Dropbox wants the outside world to know it now has more than 150,000 paying customers for its Dropbox for Business service, including the likes of men’s clothing retailer Bonobos, social network Pinterest and travel website Expedia.

That amounts to 50,000 new accounts added in the past 10 months, the cloud file-sharing company’s founder and CEO Drew Houston said at the Dropbox Open event on Wednesday.

Houston used that soapbox to counter criticism that his company, a one-time Silicon Valley darling last valued at more than $10 billion by private investors, is widely used by consumers, few of which actually pay for its services. Increasingly, Dropbox is recasting itself in the role of a collaboration software company, one that can help businesses share information more efficiently—and generate meaningful revenue along the way.

Overall, the company claims 400 million users, representing 8 million different organizations. Some of the bigger logos on the Dropbox Web site include News Corp., Under Armour, and Yahoo.

But the number that people watch especially closely is the Dropbox for Business adoption rate, which represents the company’s penetration into valuable corporate accounts.

Along with Houston’s declaration came this snipe at an unnamed competitor: “It’s kind of funny when people are like, ‘Oh, Dropbox isn’t serious about business’ or we’re only about consumers, when it’s really all the consumers that have brought us into all those businesses,” he said.

You can read that comment as a response to preemptive comments issued by Dropbox rival Box (BOX), defending its own market position: “Dropbox has tried to play catch-up to our enterprise strategy for years, but serving millions of free consumers is profoundly different from powering the world’s largest enterprises.”

For the sake of comparison, Box has roughly 50,000 paying business customers. Many of the accounts it references are larger than those cited by Dropbox. They include Alcoa, Cushman & Wakefield, IBM (which is also a big Box partner), and Uber. Box has approximately 40 million users overall.

One of more obvious differences between the two companies is how quickly each has pivoted to keep ahead of the commoditization of cloud file-sharing services.

Dropbox hasn’t had an official edition for large corporate customers until this week, with the introduction of Dropbox Enterprise. The new offering includes the sort of features one would expect from a service of this nature, including tools for migrating employees away from personal Dropbox accounts into ones that can be closely managed by a business for security and compliance considerations.

Box co-founder CEO and Aaron Levie took to Twitter to make this observation about that product news: “Any time you ever want to see what Dropbox will do next, look for what we did 3-5 years ago.”

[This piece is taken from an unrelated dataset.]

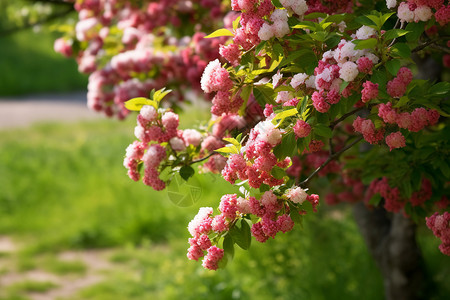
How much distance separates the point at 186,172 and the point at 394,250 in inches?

Sniping aside, Dropbox is becoming much more aggressive about winning over individual users who can help open doors into corporate accounts.

This week, it disclosed a partnership with Mexicos’s giant Telmex, which will lead a major foray into Latin America, and an expanded relationship with Vodafone (VOD) that covers dozens of new countries, including Germany, Italy, Portugal, and Spain. Both companies offer promotional Dropbox accounts with their services. Dropbox’s alliance with SoftBank, its primary sales channel in Japan, is also beginning to have an impact.